We all think differently, see differently and experience things differently. What I hope for is that we find commonalities through it, rather than more division. I think we are slowly getting there, but it's such a work in progress, much like our personal lives. If you are like me, I'm open to talking about it. If you're the polar opposite, I'm even more open to talking about it because our different ways of thinking are fascinating, and learning about one another only makes us stronger. I'm all for strength in our similarities, or even in our differences. Bring it on!

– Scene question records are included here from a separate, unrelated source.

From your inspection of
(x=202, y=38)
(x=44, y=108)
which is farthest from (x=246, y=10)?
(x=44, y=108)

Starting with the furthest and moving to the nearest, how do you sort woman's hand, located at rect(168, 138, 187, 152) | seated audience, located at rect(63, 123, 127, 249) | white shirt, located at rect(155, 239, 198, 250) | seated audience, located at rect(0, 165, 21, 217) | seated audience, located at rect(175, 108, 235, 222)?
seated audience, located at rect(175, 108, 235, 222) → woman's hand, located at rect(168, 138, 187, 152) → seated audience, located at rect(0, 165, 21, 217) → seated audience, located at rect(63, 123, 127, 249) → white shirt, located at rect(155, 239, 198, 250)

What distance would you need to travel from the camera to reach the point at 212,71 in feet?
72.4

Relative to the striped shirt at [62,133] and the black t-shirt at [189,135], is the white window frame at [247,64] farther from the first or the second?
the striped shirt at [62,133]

I've renamed this blog multiple times and this one, well "This Time Around," it's dedicated to and named by my best friend since the third grade whom I lovingly call "La," for seeing me through these trying times. It's the "Roaring 2020's." We've seen fires, murder hornets, a pandemic and The Tiger King. I finalized my divorce, am navigating single motherhood, working from home, distance learning and all the things. This time around should be something else.